A tale ultimo riguardo, proprio in tale ultima sentenza (§§ 103-104), la Corte europea ha chiarito che «vi sono molti modi per organizzare e gestire i sistemi elettorali e numerose differenze in Europa specie nell’evoluzione storica, nella diversità culturale, nel pensiero politico e spetta ad ogni Stato contraente fondere tali diversità nella sua propria visione della democrazia».
Va rimarcato come la disciplina nazionale, ha aggiunto la Corte, deve comunque consentire che le condizioni alle quali sono subordinati il diritto di votare o di candidarsi alle elezioni non riducano i diritti ad un punto tale da pregiudicare la loro essenza e privarli della loro effettività; che perseguano uno scopo legittimo; che i mezzi impiegati non siano, soprattutto, sproporzionati rispetto al fine che la legislazione nazionale persegue, sicché tutte le condizioni imposte da questa devono rispecchiare «la preoccupazione di mantenere l’integrità e l’effettività di una procedura elettorale volta a determinare la volontà del popolo mediante un suffragio universale».
Non vi è dubbio che, proprio alla luce di tali fondamentali principi costituzionali ed europei, l’applicazione della strumentalità delle forme debba a maggior ragione trovare applicazione alla questione sul rilievo della data delle autenticazioni delle sottoscrizioni a fini elettorali, non disciplinata dal legislatore nel senso della loro nullità in re ipsa.
 Nella specie, e in conclusione, con certezza si può affermare le autenticazioni hanno avuto luogo in un periodo non anteriore al centottantesimo giorno precedente il termine fissato per la presentazione delle candidature, sicché, nonostante la mancanza della data, si deve ravvisare la validità delle autenticazioni contestate.

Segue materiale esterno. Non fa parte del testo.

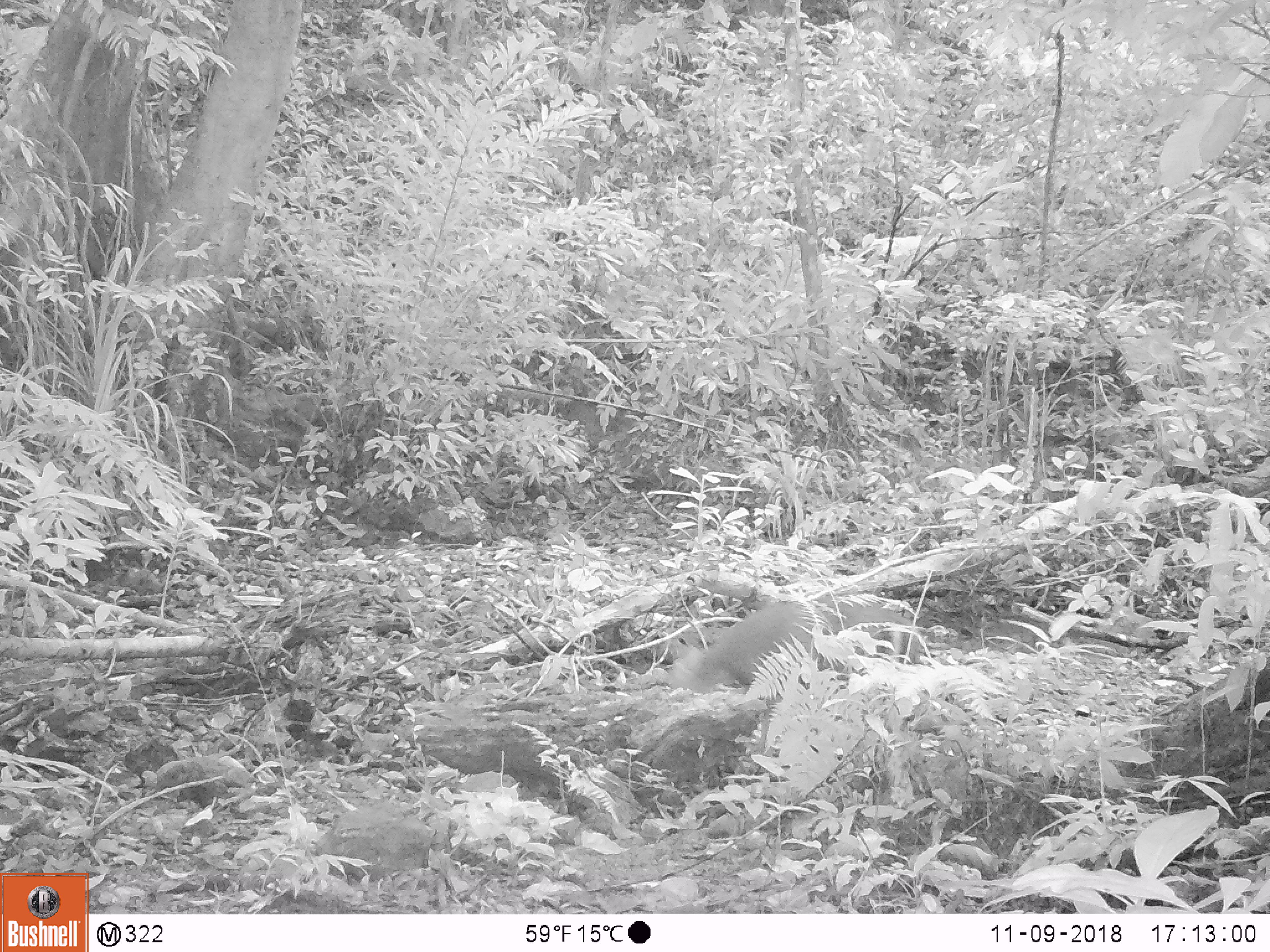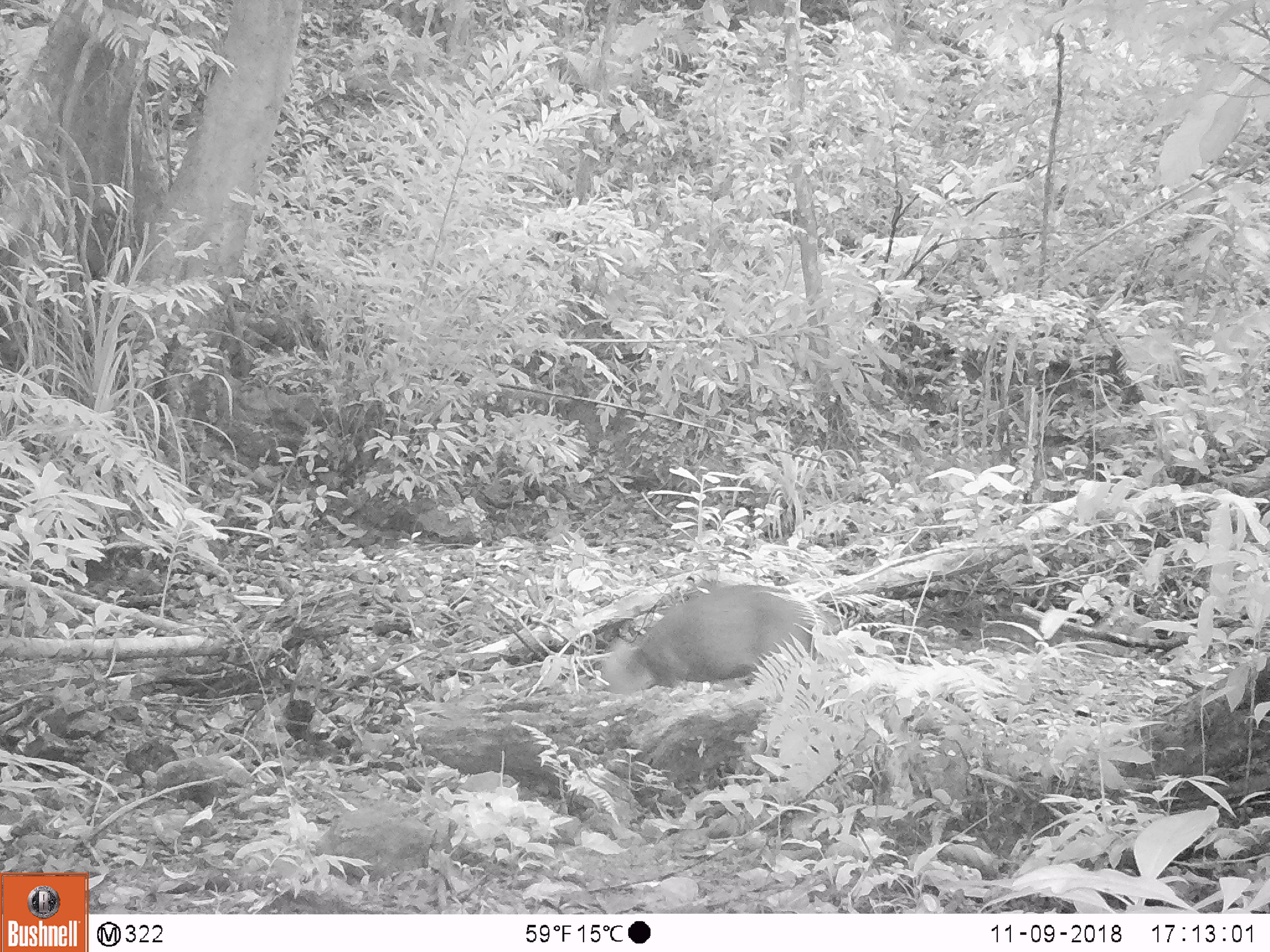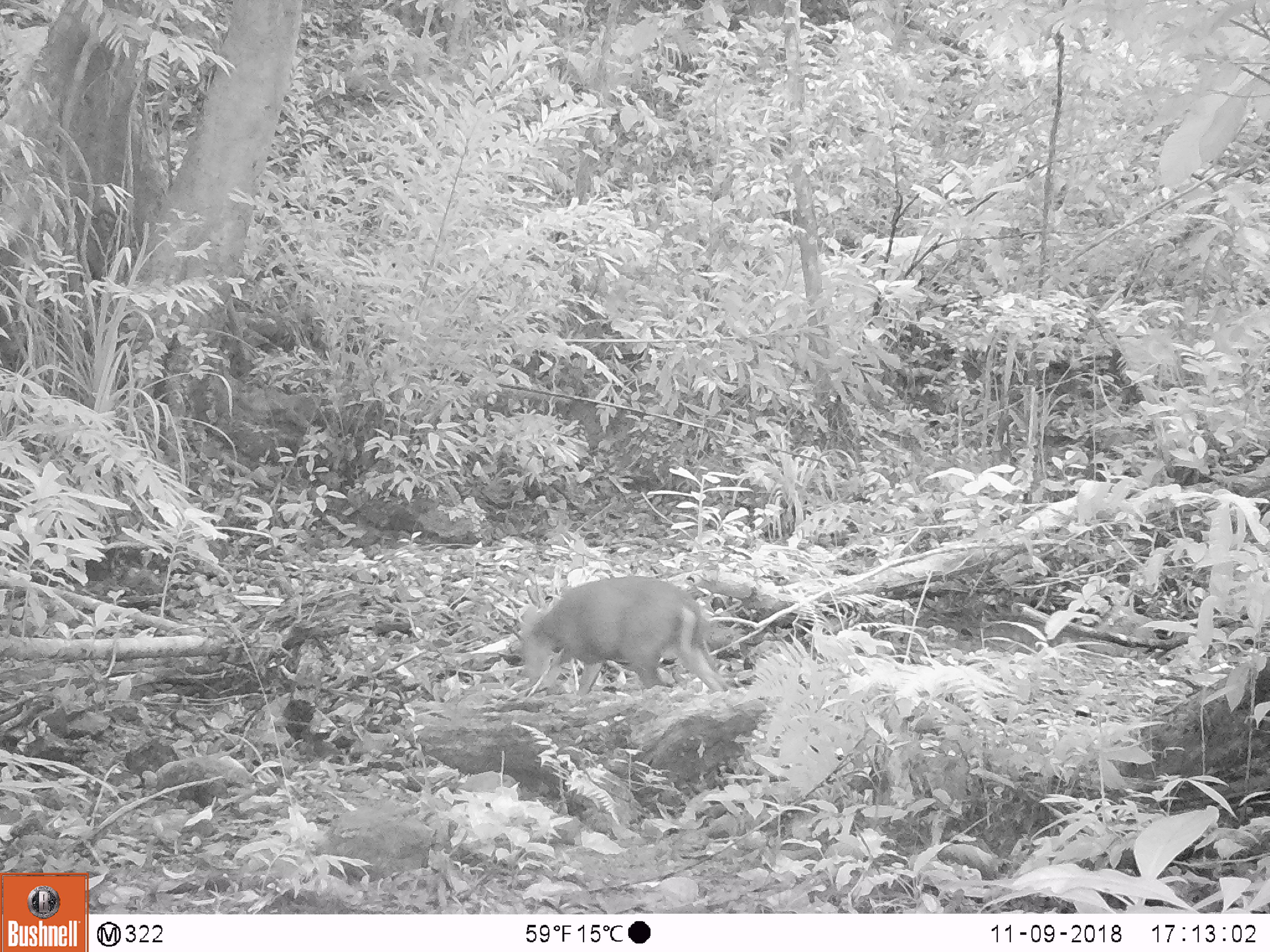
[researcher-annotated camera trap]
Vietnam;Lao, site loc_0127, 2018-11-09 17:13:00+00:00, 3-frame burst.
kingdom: Animalia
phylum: Chordata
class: Mammalia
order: Artiodactyla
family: Cervidae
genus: Muntiacus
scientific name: Muntiacus rooseveltorum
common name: roosevelt's muntjac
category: roosevelts muntjac group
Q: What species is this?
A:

Pertanto, l’appello va accolto e, in riforma della sentenza impugnata, deve essere accolto il ricorso di primo grado, annullando i provvedimenti di esclusione, impugnati in primo grado, di cui ai verbali n. 3825 dell’8 maggio 2016 e n. 1984 del 10 maggio 2016 della Commissione Elettorale Circondariale di Roma, con conseguente ammissione della lista «Sinistra per Roma – Fassina Sindaco» alle elezioni comunali di Roma.